Trecho citado
O consumo do brasileiro ainda é baixo?
Precisamos de uma melhor distribuição da renda e da riqueza. O Lula tem o Bolsa-Família e a recuperação real do salário mínimo. Foi o FHC que começou isso. Não sou petista, mas sempre votei no PT. Com o Bolsa-Família, as famílias do Nordeste tiveram um crescimento no consumo de padrão chinês com velocidade do crescimento acima dos 25%. E com pouco dinheiro. Os supermercados cresceram barbaramente. Primeiro, comida, depois medicamento. Isso se deve com a recuperação do salário-mínimo e do Bolsa-Família que rebate na aposentadoria também. Crédito consignado é outro item que aumentou o consumo.

Por que as lojas preferem vender a prazo?
Até fazem um desconto ridículo se você pagar à vista. É uma estratégia financeira e elas fazem parte de grupos comerciais, produtivos e financeiros. Incentivam você comprar a prazo, para ganhar nos juros.

O consumidor sabe que paga muito juro?
Não sabe. A conta que o pessoal faz é se a prestação cabe no orçamento. É até difícil saber qual é a taxa que cobram. Tudo por causa do juro alto. O que acontece é que o consumo se expande, de uma forma perversa por parte do BC, por causa do jogo financeiro. O sujeito quer a geladeira dele. Votei no Lula, mas quem manda na economia é o presidente do Banco Central, em quem nós não votamos. Ele é do PSDB, serve aos interesses do Banco de Boston e de Washington. Ele é o czar da economia do Brasil.

O brasileiro está muito endividado? O que se deve fazer?
É um problema. Conselho do economista não adianta muito. O óbvio a fazer é comparar preço, fazer as contas dos juros. O brasileiro precisa se organizar e reivindicar uma economia com crescimento e com melhores salários. Nada adianta o sujeito barganhar se o seu salário for baixo. Por mais que a gente negocie, acaba se endividando para ter as coisas.

Amostra dos dados
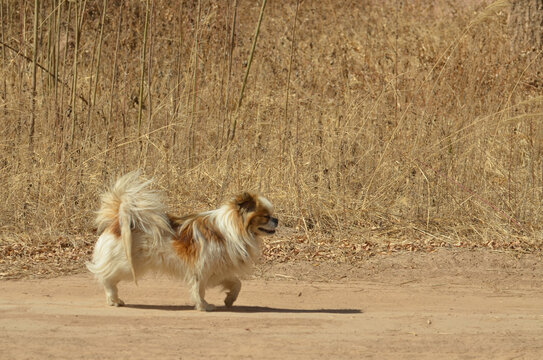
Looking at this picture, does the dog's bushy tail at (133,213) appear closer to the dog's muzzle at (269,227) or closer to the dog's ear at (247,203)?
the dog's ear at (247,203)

Exercícios
• a. De acordo com o texto sobre consumo e endividamento, com que objetivo as lojas incentivam a compra a prazo?
• b. Retome o texto sobre consumo e endividamento a partir do ponto em que ele termina.

Respostas
• a. Para ganhar nos juros.

• b.
Na Vila Madalena, temos lojas de luxo, bares, restaurantes. Serão afetados?
Vejo um cenário otimista-realista e os dados de crescimento de emprego e de investimento, de consumo são bons. Acredito que a boemia da Vila Madalena vai continuar bem. Não será afetada.

São inúmeros os lançamentos imobiliários de alto padrão. Teremos uma crise imobiliária?
O número de milionários no Brasil está crescendo e faltam imóveis para a classe média e de baixa renda. Temos uma estrutura de riqueza e de renda concentrada. E o país tem vínculos muito fortes com o exterior, que passam também pela aplicação variada em imóveis. Isso mantém muito dinâmico o mercado de imóveis de alto luxo. Acho que vai continuar, sim.

E qual a saída para a classe média?
Acredito que, além da Caixa Econômica Federal, os bancos privados vão se interessar por esse público, e o governo vai seguir nessa direção.

Por que a reforma tributária não sai?
É briga política. Quem paga imposto no Brasil é o assalariado, que é descontado na fonte, a viúva e o débil mental. Os ricos pagam pouco imposto. Tanto para o rico como para o pobre o imposto é o mesmo quando você vai comprar um refrigerante. Os lucros de bancos são fantásticos e o que pagam de imposto é ridículo.

Nossas elites estão preocupadas com isso tudo?
Não temos uma elite nacional preocupada com o país. Tivemos uma elite militar que teve certa preocupação com o país, impôs uma ditadura e isso não quero, sou contra. Nós nos internacionalizamos. Precisamos construir um projeto nacional que tenha interesses no país, acima dos interesses privados. Com Collor e FHC ficou claro que era para internacionalizar o país para valer. Com o Lula vinha a esperança e ele fez uma opção que não foi por aí e também não teve aliados para construir isso.